## TEXTE FOURNI
——————
Le personnage de Sir John Falstaff, présent dans trois pièces de Shakespeare, a inspiré entre 1761 et 1982 dix-sept œuvres lyriques, parmi lesquelles les plus connues sont celles de Verdi, Nicolai et Salieri. Cette dernière a fait l’objet de cinq enregistrements et d’un DVD, mais est assez rarement jouée sur scène. Plus que d’une curiosité, il s’agit pourtant d’une œuvre intéressante à plus d’un titre, que le théâtre d’Herblay présente à travers une compilation musicologique entre les diverses versions existantes. Le déroulement de l’action y est très proche de celui des deux autres opéras, mais l’absence du couple de jeunes amoureux permet de resserrer encore plus l’action. Car ne nous y trompons pas, c’est la comédie qui prime, l’œuvre est amusante, et le parti pris de la présente production est de faire rire au maximum les spectateurs à partir des mésaventures de Falstaff.
Musicalement, on se situe entre Mozart et Haydn. La partition, légère et entraînante, brillamment défendue par les musiciens de l’ensemble baroque Diderot, est dirigée avec esprit par Iñaki Encina Oyón qui accompagne avec maestria la mise en scène décalée : grâce à lui, les gags scéniques trouvent un accompagnement musical sans hiatus, et la musique participe totalement de la comédie.
——————
## EXTRAIT DES DONNÉES
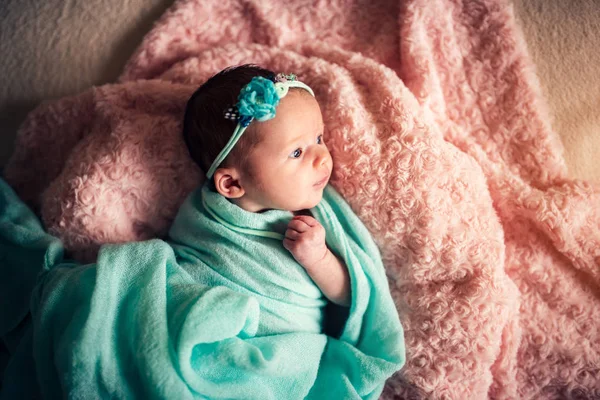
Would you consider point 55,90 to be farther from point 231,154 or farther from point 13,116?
point 231,154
——————
## CONSIGNES
**a)** Modifiez le passage du texte sur le Falstaff de Salieri qui va de « Le personnage de » jusqu'à « mésaventures de Falstaff. » inclus : redonnez-le en remplaçant « amusante » par « divertissante ».
**b)** Poursuivez le texte sur le Falstaff de Salieri à partir de sa dernière phrase.
Les données ne sont pas utiles ici.

## RÉPONSES PAR CONSIGNE
**a)**
Le personnage de Sir John Falstaff, présent dans trois pièces de Shakespeare, a inspiré entre 1761 et 1982 dix-sept œuvres lyriques, parmi lesquelles les plus connues sont celles de Verdi, Nicolai et Salieri. Cette dernière a fait l’objet de cinq enregistrements et d’un DVD, mais est assez rarement jouée sur scène. Plus que d’une curiosité, il s’agit pourtant d’une œuvre intéressante à plus d’un titre, que le théâtre d’Herblay présente à travers une compilation musicologique entre les diverses versions existantes. Le déroulement de l’action y est très proche de celui des deux autres opéras, mais l’absence du couple de jeunes amoureux permet de resserrer encore plus l’action. Car ne nous y trompons pas, c’est la comédie qui prime, l’œuvre est divertissante, et le parti pris de la présente production est de faire rire au maximum les spectateurs à partir des mésaventures de Falstaff.

**b)**
Un astucieux dispositif scénique de Caroline Oriot nous transporte dans une entrée d’immeuble moderne où le ballet des ascenseurs vers deux studios est propice à tous les chassés croisés et quiproquos dont l’œuvre regorge. Les magnifiques costumes colorés années 80 d’Agathe Trotignon (75 costumes pour 17 chanteurs), créent une transposition spectaculaire et astucieuse. Marilyn Monroe et Marlène Dietrich, mais aussi Michel Fau ne sont jamais loin, et complètent le délire ambiant.
La mise en scène de Camille Germser, sans trahir l’œuvre, est volontairement agressive et efficace, sans être vraiment novatrice. Le parti pris en est simple : il consiste à créer une inversion de sympathie, en mettant au début le public du côté des deux femmes, mais en les rendant rapidement ridicules et parfaitement insupportables. Ainsi en arrive-t-on à plaindre Falstaff et à compatir à ses mésaventures douloureuses menées par ces mégères méchantes et bêtes. La qualité majeure de cette mise en scène est de ne trahir ni l’œuvre ni la musique, et même de l’accompagner efficacement. Trop peut-être, et là est le problème.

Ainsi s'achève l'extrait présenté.